This pairing – the final match-up wrestled from our sprawling sub £30k shootout – is probably most notable for the obvious absentee.
The Ford Fiesta ST is our small hot hatch champ by a troublingly huge margin, it won last year’s contest and came within a whisker of taking top honours again this time round.
In contrast, the Mini Cooper S and Audi S1 have both been somewhat damned by faint praise. Both have their likeable sides. Both are pleasantly premium, and easy to imagine living with. Both are competent and undeniably quick, too. But where the Fiesta frequently dazzles, they tend to fizzle out.
Between them, they share the last two positions in the affordable fun countdown. However, in this case, not quite measuring up to the standard isn’t anything to feel ashamed about.

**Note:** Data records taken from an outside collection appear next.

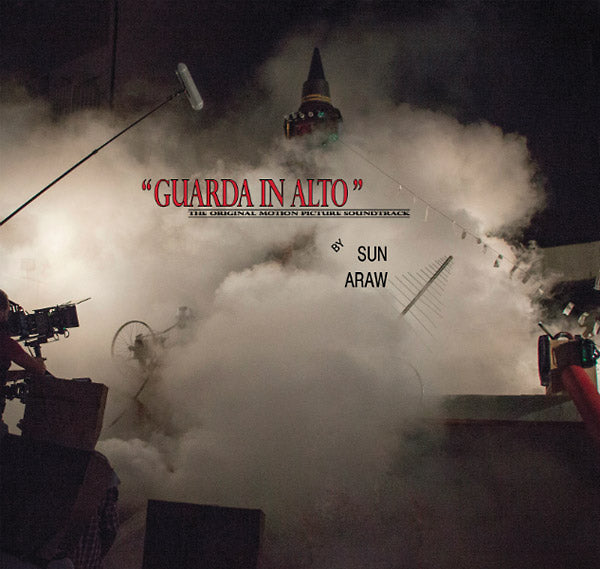 Guarda In Alto OST (CD)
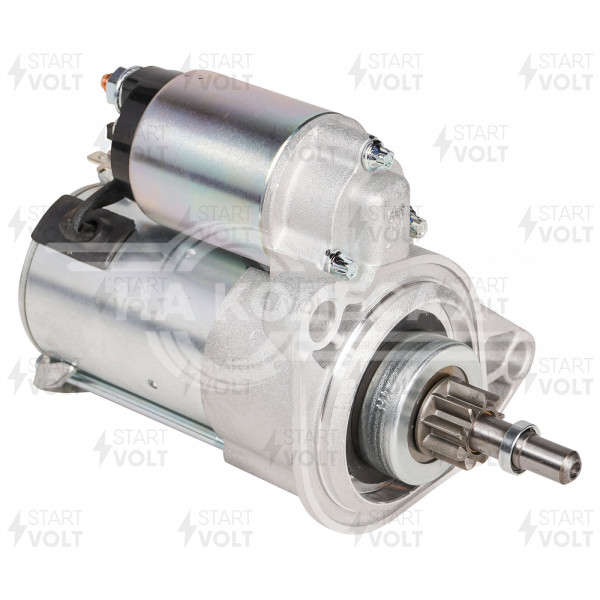 Стартер для автомобилей Chery Amulet (03-) 1.6i 1,3кВт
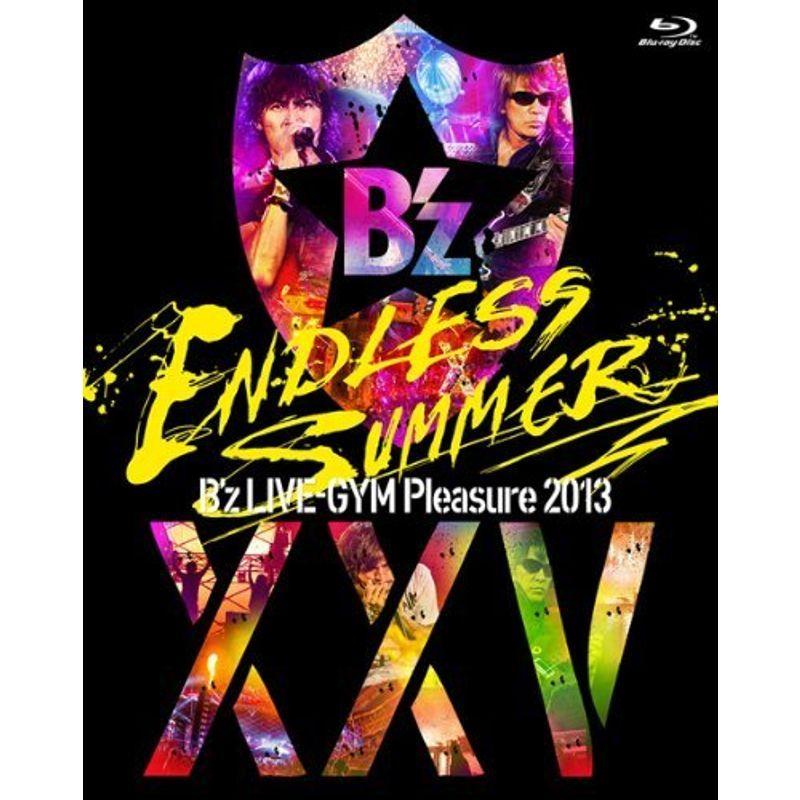 B'z LIVE-GYM Pleasure 2013 ENDLESS SUMMER-XXV BEST-完全盤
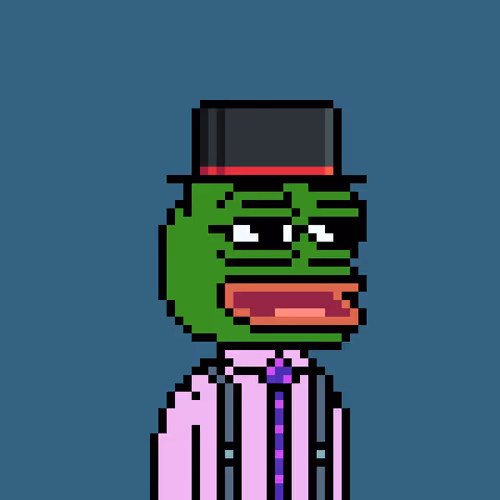 Foul Pepe Frogs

Especially as, excluding the Fiesta, these were the cheapest cars on test - and cheap, as the criteria suggests, is good.
In the case of the S1 that does place us on admittedly shaky ground, referring to a £25k inhabitant of the B segment as ‘cheap’ is like calling a commuter train season ticket ‘good value’.
But it’s worth remembering that this is still the low-cost way into Audi’s coveted S-brand, and included in the price is a 228bhp 2.0-litre engine mated to a multi-plate clutch four-wheel-drive system.
If that combination appeals on paper, then you’ll probably appreciate the way the S1 goes down a road. Like practically all of quattro GmBH’s progeny, its supermini is primarily concerned with turning turbocharged torque - 273lb ft of it in this case - into forward motion.
By doing this more effectively than any of its two-wheel-drive rivals, the tiny Audi is nearly a second quicker to 62mph than the Mini.
It feels it, too. Through the first few gears, the familiar EA888 motor - usually labouring under the higher workload of bigger hatchbacks - makes the S1 properly ferocious. And because it comes without the slightly haywire lack of composure endemic to overpowered front-drivers, its potential never seems less than fully exploitable.
While it obviously can’t overcome a near 30bhp deficit, no one would accuse the new Mini of tardiness during get away.
All the old scamper is present and correct, enhanced by the better mid-range delivered by the upgrade to BMW’s larger 2.0-litre four pot and a 100kg weight-saving over the more mechanically complicated Audi.
However, where the pair differ most is the way they turn straight line guts into cornering glee. As you might expect, it’s nonchalant accuracy versus darting excess - and it plays out differently depending on where you are.
On the road, the Mini’s jacked-up positivity and scything direction changes are intended to keep you on tenterhooks; as is the torque and bump steer which shimmy up the steering column.
It’s a level of interactivity the S1 can’t, or, more specifically, doesn’t even attempt to match. The car’s light but direct manual gear change and short wheelbase might make it rather perky for a fast Audi, but following the Cooper’s feverishness, it seems desensitised during fast A to B work - content enough to be blithely swift and composed.
Reach C though (Cadwell, in this case) and - much closer to their respective limits - quattro’s impassivity roundly trumps the Mini’s messy thrill factor. Asking more of the latter on a slender track tends to highlight the limits of its actual ability; reminding you, all too often, that the some of the car’s energising effect is an engineered-in over-reaction to input.